**What you will do**
Copy out all of the material below line for line, keeping every word and number unchanged. Leave the pictures out of your copy.
== Excerpted records ==
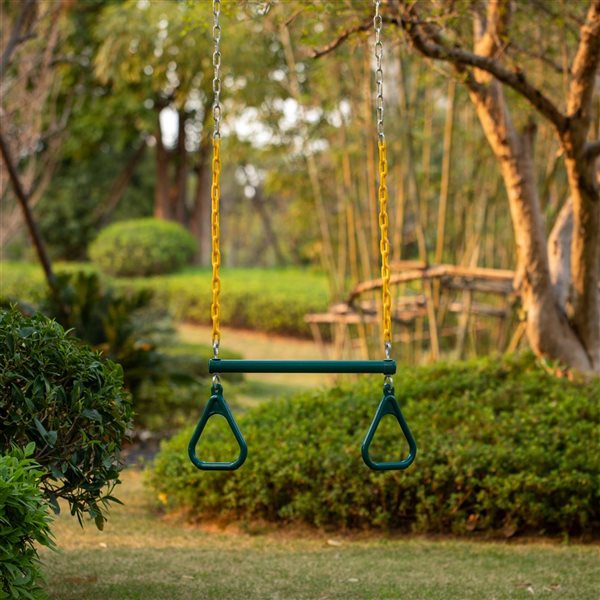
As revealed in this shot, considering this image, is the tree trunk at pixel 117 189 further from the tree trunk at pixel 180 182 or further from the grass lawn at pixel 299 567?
the grass lawn at pixel 299 567

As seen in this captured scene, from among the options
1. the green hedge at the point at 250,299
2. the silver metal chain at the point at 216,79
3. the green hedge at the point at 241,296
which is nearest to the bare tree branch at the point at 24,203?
the silver metal chain at the point at 216,79

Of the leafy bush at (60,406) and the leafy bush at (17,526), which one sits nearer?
the leafy bush at (17,526)

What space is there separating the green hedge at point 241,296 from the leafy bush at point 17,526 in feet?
36.9

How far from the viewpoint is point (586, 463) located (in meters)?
A: 4.81

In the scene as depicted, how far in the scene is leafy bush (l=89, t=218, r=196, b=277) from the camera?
58.3 feet

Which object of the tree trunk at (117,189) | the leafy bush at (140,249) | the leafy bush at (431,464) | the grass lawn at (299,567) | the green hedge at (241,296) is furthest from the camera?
→ the tree trunk at (117,189)

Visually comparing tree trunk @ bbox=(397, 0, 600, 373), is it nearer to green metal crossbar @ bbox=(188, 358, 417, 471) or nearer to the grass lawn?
the grass lawn

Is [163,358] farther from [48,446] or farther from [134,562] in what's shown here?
[48,446]

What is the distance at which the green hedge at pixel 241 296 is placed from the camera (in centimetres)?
1491

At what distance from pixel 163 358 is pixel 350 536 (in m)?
3.37

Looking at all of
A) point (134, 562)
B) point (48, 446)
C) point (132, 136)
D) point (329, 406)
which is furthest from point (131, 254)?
point (48, 446)

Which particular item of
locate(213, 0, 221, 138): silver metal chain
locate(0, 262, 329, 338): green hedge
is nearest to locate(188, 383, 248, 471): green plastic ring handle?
locate(213, 0, 221, 138): silver metal chain

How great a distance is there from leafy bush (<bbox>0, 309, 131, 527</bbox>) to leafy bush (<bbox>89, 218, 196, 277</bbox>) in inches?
569

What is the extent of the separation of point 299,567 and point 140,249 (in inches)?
541
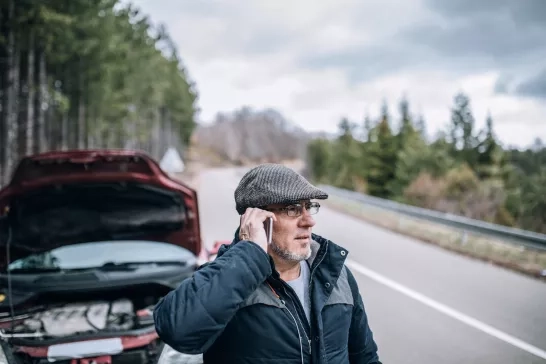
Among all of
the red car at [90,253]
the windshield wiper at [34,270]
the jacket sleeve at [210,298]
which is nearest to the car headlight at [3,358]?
the red car at [90,253]

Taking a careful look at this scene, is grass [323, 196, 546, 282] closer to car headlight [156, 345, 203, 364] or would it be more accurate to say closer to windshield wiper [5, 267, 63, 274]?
car headlight [156, 345, 203, 364]

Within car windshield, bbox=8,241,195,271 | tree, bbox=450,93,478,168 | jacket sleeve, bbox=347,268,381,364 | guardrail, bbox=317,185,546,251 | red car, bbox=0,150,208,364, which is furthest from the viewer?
tree, bbox=450,93,478,168

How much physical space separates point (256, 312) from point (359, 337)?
2.26ft

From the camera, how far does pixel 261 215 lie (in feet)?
6.48

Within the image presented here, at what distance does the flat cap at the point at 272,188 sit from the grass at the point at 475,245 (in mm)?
8868

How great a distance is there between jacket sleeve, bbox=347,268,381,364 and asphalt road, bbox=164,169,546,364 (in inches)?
115

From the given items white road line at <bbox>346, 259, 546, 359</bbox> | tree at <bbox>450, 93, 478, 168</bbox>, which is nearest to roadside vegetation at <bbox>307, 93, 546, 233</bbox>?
tree at <bbox>450, 93, 478, 168</bbox>

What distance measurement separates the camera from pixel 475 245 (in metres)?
12.5

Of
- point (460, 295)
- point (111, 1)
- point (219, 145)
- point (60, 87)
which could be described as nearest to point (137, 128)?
point (60, 87)

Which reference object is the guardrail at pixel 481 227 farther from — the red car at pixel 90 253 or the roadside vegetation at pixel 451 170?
the roadside vegetation at pixel 451 170

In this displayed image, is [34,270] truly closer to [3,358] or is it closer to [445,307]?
[3,358]

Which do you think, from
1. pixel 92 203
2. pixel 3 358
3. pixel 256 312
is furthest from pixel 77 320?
pixel 256 312

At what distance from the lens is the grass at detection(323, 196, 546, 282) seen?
10.2 metres

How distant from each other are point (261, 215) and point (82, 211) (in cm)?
267
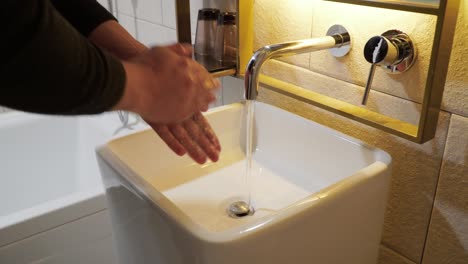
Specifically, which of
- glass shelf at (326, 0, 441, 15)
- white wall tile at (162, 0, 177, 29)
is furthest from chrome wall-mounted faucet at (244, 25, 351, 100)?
white wall tile at (162, 0, 177, 29)

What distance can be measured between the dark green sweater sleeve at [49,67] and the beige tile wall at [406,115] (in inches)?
19.5

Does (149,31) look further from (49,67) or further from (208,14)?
(49,67)

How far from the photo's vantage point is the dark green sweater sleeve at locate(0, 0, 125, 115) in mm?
385

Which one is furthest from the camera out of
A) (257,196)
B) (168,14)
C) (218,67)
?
(168,14)

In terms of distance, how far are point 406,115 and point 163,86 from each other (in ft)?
1.50

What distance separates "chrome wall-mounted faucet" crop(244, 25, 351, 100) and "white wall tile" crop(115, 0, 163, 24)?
77 cm

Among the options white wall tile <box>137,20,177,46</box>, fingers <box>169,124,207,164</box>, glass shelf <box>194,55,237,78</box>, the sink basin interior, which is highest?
fingers <box>169,124,207,164</box>

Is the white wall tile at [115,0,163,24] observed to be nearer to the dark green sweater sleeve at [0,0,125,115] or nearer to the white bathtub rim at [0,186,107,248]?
the white bathtub rim at [0,186,107,248]

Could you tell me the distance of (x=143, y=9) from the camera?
151 centimetres

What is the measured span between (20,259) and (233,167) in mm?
641

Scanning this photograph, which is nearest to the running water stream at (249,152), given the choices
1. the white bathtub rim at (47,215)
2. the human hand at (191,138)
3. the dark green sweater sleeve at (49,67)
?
the human hand at (191,138)

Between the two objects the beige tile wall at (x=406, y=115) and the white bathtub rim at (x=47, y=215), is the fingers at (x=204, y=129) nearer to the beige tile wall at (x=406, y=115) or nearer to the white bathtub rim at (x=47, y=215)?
the beige tile wall at (x=406, y=115)

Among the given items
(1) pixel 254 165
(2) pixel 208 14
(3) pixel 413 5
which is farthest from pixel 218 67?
(3) pixel 413 5

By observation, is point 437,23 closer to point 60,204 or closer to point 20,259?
point 60,204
===
**Expected answer**
As revealed in this shot, considering this image, is the tree trunk at pixel 117 189 further from the tree trunk at pixel 180 182 or further from the grass lawn at pixel 299 567?
the grass lawn at pixel 299 567

As seen in this captured scene, from among the options
1. the green hedge at the point at 250,299
2. the silver metal chain at the point at 216,79
3. the green hedge at the point at 241,296
which is nearest to the bare tree branch at the point at 24,203?
the silver metal chain at the point at 216,79

Of the leafy bush at (60,406) and the leafy bush at (17,526), which one sits nearer?
the leafy bush at (17,526)

What space is there separating the green hedge at point 241,296 from the leafy bush at point 17,526 in feet?
36.9

How far from the viewpoint is point (586, 463) located (in meters)?
A: 4.81

In the scene as depicted, how far in the scene is leafy bush (l=89, t=218, r=196, b=277) from the camera?
58.3 feet

Which object of the tree trunk at (117,189) | the leafy bush at (140,249) | the leafy bush at (431,464) | the grass lawn at (299,567) | the green hedge at (241,296) is furthest from the camera?
→ the tree trunk at (117,189)

Visually comparing tree trunk @ bbox=(397, 0, 600, 373), is it nearer to green metal crossbar @ bbox=(188, 358, 417, 471) or nearer to the grass lawn?
the grass lawn

Is [163,358] farther from [48,446] or farther from [134,562] in what's shown here?
[48,446]

What is the distance at which the green hedge at pixel 241 296 is placed from the camera (in centimetres)?
1491

At what distance from pixel 163 358 is pixel 350 536 (in m)?
3.37

Looking at all of
A) point (134, 562)
B) point (48, 446)
C) point (132, 136)
D) point (329, 406)
which is furthest from point (131, 254)?
point (48, 446)

Which particular item of
locate(213, 0, 221, 138): silver metal chain
locate(0, 262, 329, 338): green hedge
is nearest to locate(188, 383, 248, 471): green plastic ring handle?
locate(213, 0, 221, 138): silver metal chain

How great a distance is there from leafy bush (<bbox>0, 309, 131, 527</bbox>) to leafy bush (<bbox>89, 218, 196, 277</bbox>) in inches?
569

What is the extent of the separation of point 299,567 and point 140,249 (in inches)?
541
Among all of
the red car at [90,253]
the windshield wiper at [34,270]
the jacket sleeve at [210,298]
which is nearest to the car headlight at [3,358]?
the red car at [90,253]

Taking a careful look at this scene, is grass [323, 196, 546, 282] closer to car headlight [156, 345, 203, 364] or would it be more accurate to say closer to windshield wiper [5, 267, 63, 274]?
car headlight [156, 345, 203, 364]

Within car windshield, bbox=8,241,195,271 | tree, bbox=450,93,478,168 | jacket sleeve, bbox=347,268,381,364 | guardrail, bbox=317,185,546,251 | red car, bbox=0,150,208,364, which is furthest from the viewer?
tree, bbox=450,93,478,168

How much physical space separates point (256, 312) from point (359, 337)?
2.26ft

From the camera, how far does pixel 261 215 lie (in feet)?
6.48

Within the image presented here, at what distance does the flat cap at the point at 272,188 sit from the grass at the point at 475,245 (in mm)?
8868

How great a distance is there between jacket sleeve, bbox=347,268,381,364 and asphalt road, bbox=164,169,546,364 (in inches)?
115

From the given items white road line at <bbox>346, 259, 546, 359</bbox> | tree at <bbox>450, 93, 478, 168</bbox>, which is nearest to roadside vegetation at <bbox>307, 93, 546, 233</bbox>?
tree at <bbox>450, 93, 478, 168</bbox>

What distance measurement separates the camera from pixel 475 245 (in metres)?
12.5

Of
- point (460, 295)
- point (111, 1)
- point (219, 145)
- point (60, 87)
which could be described as nearest to point (137, 128)?
point (60, 87)

Which reference object is the guardrail at pixel 481 227 farther from — the red car at pixel 90 253 or the roadside vegetation at pixel 451 170?
the roadside vegetation at pixel 451 170

In this displayed image, is [34,270] truly closer to [3,358] or is it closer to [445,307]?
[3,358]

Which do you think, from
1. pixel 92 203
2. pixel 3 358
3. pixel 256 312
is furthest from pixel 77 320?
pixel 256 312

At what distance from the lens is the grass at detection(323, 196, 546, 282) seen?
10.2 metres

How distant from each other are point (261, 215) and point (82, 211) (in cm)?
267
Specifically, which of
- glass shelf at (326, 0, 441, 15)
- white wall tile at (162, 0, 177, 29)
is furthest from chrome wall-mounted faucet at (244, 25, 351, 100)?
white wall tile at (162, 0, 177, 29)

What distance can be measured between the dark green sweater sleeve at [49,67] and the beige tile wall at [406,115] (in inches)?
19.5

Does (149,31) look further from (49,67) or further from (208,14)?
(49,67)

How far from the photo's vantage point is the dark green sweater sleeve at locate(0, 0, 125, 115) in mm?
385

Which one is furthest from the camera out of
A) (257,196)
B) (168,14)
C) (218,67)
?
(168,14)

In terms of distance, how far are point 406,115 and point 163,86 from each other (in ft)?
1.50

What distance separates "chrome wall-mounted faucet" crop(244, 25, 351, 100) and "white wall tile" crop(115, 0, 163, 24)?
77 cm

Among the options white wall tile <box>137,20,177,46</box>, fingers <box>169,124,207,164</box>, glass shelf <box>194,55,237,78</box>, the sink basin interior, which is highest?
fingers <box>169,124,207,164</box>

Is the white wall tile at [115,0,163,24] observed to be nearer to the dark green sweater sleeve at [0,0,125,115] or nearer to the white bathtub rim at [0,186,107,248]?
the white bathtub rim at [0,186,107,248]

Could you tell me the distance of (x=143, y=9) from the camera?
151 centimetres

What is the measured span between (20,259) and (233,167) in mm?
641

Scanning this photograph, which is nearest to the running water stream at (249,152), given the choices
1. the white bathtub rim at (47,215)
2. the human hand at (191,138)
3. the dark green sweater sleeve at (49,67)
?
the human hand at (191,138)

Between the two objects the beige tile wall at (x=406, y=115) and the white bathtub rim at (x=47, y=215), is the fingers at (x=204, y=129) nearer to the beige tile wall at (x=406, y=115) or nearer to the white bathtub rim at (x=47, y=215)?
the beige tile wall at (x=406, y=115)

Among the given items
(1) pixel 254 165
(2) pixel 208 14
(3) pixel 413 5
which is farthest from pixel 218 67?
(3) pixel 413 5

By observation, is point 437,23 closer to point 60,204 or closer to point 20,259?
point 60,204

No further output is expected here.